Kasus Baiq Nuril bisa menjadi contoh bagaimana hukum gagal melindungi integritas tubuh dan jiwa perempuan. Pelecehan yang dilakukan oleh atasannya terpaksa tidak diungkap karena takut dipecat. Kasus ini sulit dijelaskan dalam fenomena hukum. Baiq Nuril akhirnya dikriminalisasi dengan jeratan UU Informasi dan Transaksi Elektronik karena dituduh menyebarkan konten pornografi, hingga akhirnya Nuril mendapat amnesti dari Presiden Joko Widodo.
Dalam kasus pemerkosaan, penyelesaian berupa mengawinkan pelaku dengan korban atau membuat perjanjian damai dengan pelaku masih dianggap sebagai jalan keluar. Akibatnya, proses hukum tidak diperlukan lagi.
Semuanya itu dilakukan semata-mata untuk menutupi sesuatu yang dianggap aib. Kepentingan korban tidak diakomodasi, budaya kekerasan pun akan terus berlanjut pada kelompok perempuan. Hal ini ditambah kesadaran aparat hukum yang dinilai belum optimal dalam memahami hak-hak perempuan.
Perilaku aparat
Soal penanganan aparat hukum ini juga tertuang dari hasil jajak pendapat Harian Kompas. Sebanyak 67,8 persen responden mengaku tidak puas terhadap kinerja aparat penegak hukum dalam menyelesaikan kasus kekerasan seksual. Di tengah sistem hukum yang timpang, aparat penegak hukum yang berperspektif korban dan jender sangat dibutuhkan. Kasus kekerasan seksual terhadap perempuan bukanlah kasus biasa sehingga membutuhkan pendekatan hukum yang berbeda.
Selama ini, aparat penegak hukum menjalankan sistem hukum yang tidak ramah terhadap perempuan korban. Hal ini dinilai menjadi penghambat bagi korban untuk memperoleh keadilan. Tidak jarang, di lapangan masih ditemui juga aparat penegak hukum yang ketika menerima laporan kekerasan seksual malah bertanya hal-hal yang tidak relevan kepada korbannya.
Para penegak hukum tidak dapat menangkap terjadinya relasi kuasa yang mengakibatkan terjadinya kekerasan seksual. Pertanyaan-pertanyaan yang muncul seperti; apakah korban menikmati persetubuhan tersebut atau apakah korban mengalungkan tangan ke leher pelaku. Hal-hal seperti ini juga muncul dalam proses persidangan yang cenderung melakukan reviktimisasi.

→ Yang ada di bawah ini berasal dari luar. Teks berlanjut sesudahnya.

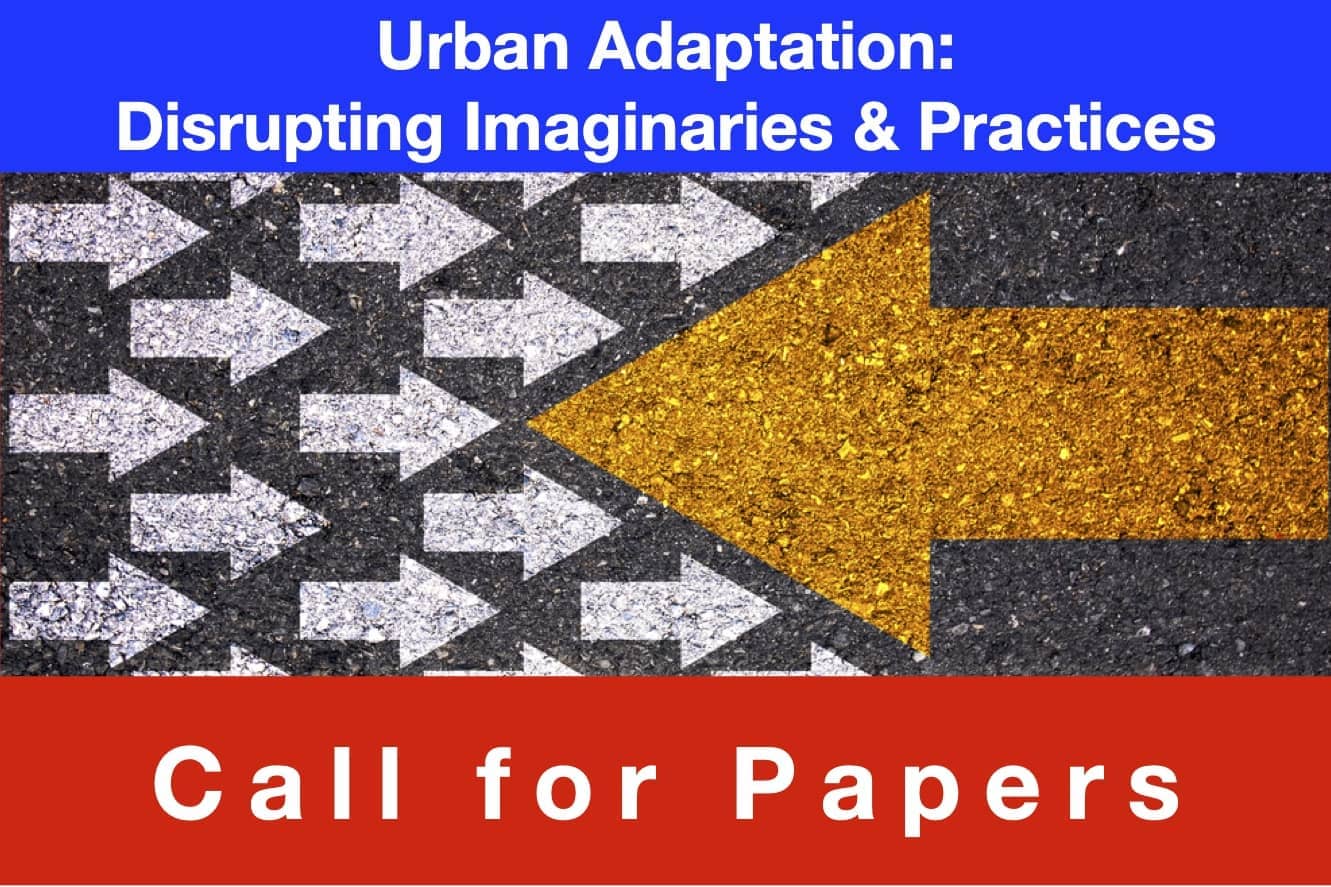 Urban Adaptation: Disrupting Imaginaries & Practices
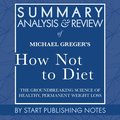 Summary, Analysis, and Review of Michael Greger's How Not to Diet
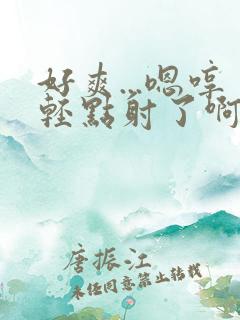 好爽...嗯哼轻点射了啊啊啊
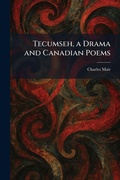 Cover: Tecumseh, a Drama and Canadian Poems - Tradd Street Press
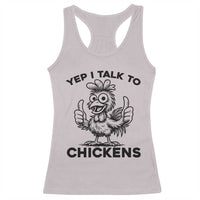 Funny Farm Animal Gift Racerback Tank Top Yep I Talk To Chickens - Wonder Print Shop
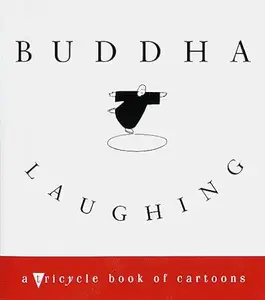 Buddha Laughing: A Tricycle Book of Cartoons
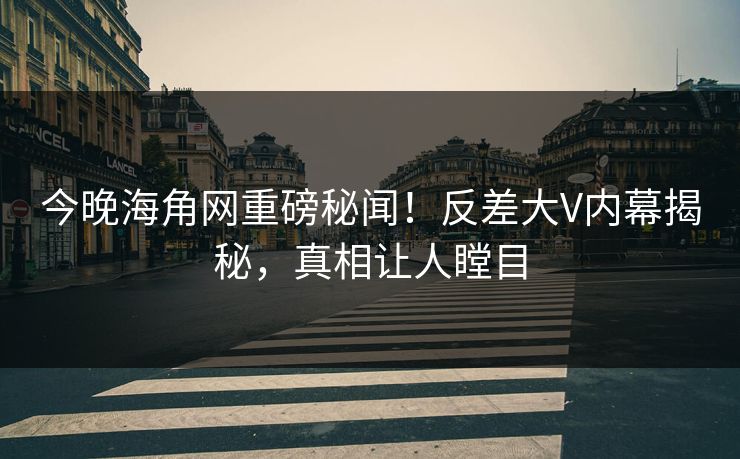 今晚海角网重磅秘闻!反差大V内幕揭秘,真相让人瞠目 今晚海角网重磅秘闻!反差大V内幕揭秘,真相让人瞠目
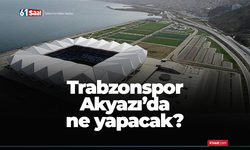 Trabzonspor Akyazı'da ne yapacak?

Baca Juga: Antiklimaks Perjalanan RUU Penghapusan Kekerasan Seksual
Riwayat seksual korban bahkan juga dipertanyakan dan diungkit-ungkit; apakah korban sudah pernah melakukan hubungan seksual sebelumnya atau status sebagai anak dari tunasusila. Padahal, hal seperti itu tidak relevan dan seharusnya tidak menjadi pertimbangan hakim untuk mendapatkan fakta-fakta hukum.
"Riwayat seksual korban bahkan juga dipertanyakan dan diungkit-ungkit; apakah korban sudah pernah melakukan hubungan seksual sebelumnya atau status sebagai anak dari tunasusila. Padahal, hal seperti itu tidak relevan dan seharusnya tidak menjadi pertimbangan hakim untuk mendapatkan fakta-fakta hukum"
Di negara lain, seperti Australia, Kanada, dan Amerika Serikat, terdapat aturan yang disebut rape shield law. Aturan tersebut bertujuan melindungi korban dari tekanan emosional saat di persidangan. Aturan ini membatasi penggunaan riwayat seksual korban sebagai alat bukti di persidangan.
Dari ilustrasi di atas tampak penerapan hukum yang tegas dan adil menjadi kebutuhan bagi upaya melindungi perempuan dalam kasus kekerasan seksual. Hal ini juga ditegaskan oleh separuh lebih responden (66,7 persen) yang mengamini bahwa penerapan hukum yang lebih tegas akan mampu mengurangi kasus kekerasan seksual.
Ketegasan hukum dalam kasus kekerasan seksual ini bisa dimulai dari komitmen pemerintah dan DPR untuk memastikan pengesahan RUU PKS. Hal itu tentu harus melalui proses yang transparan dan dialogis agar semua pihak bisa menerimanya dengan lapang dada.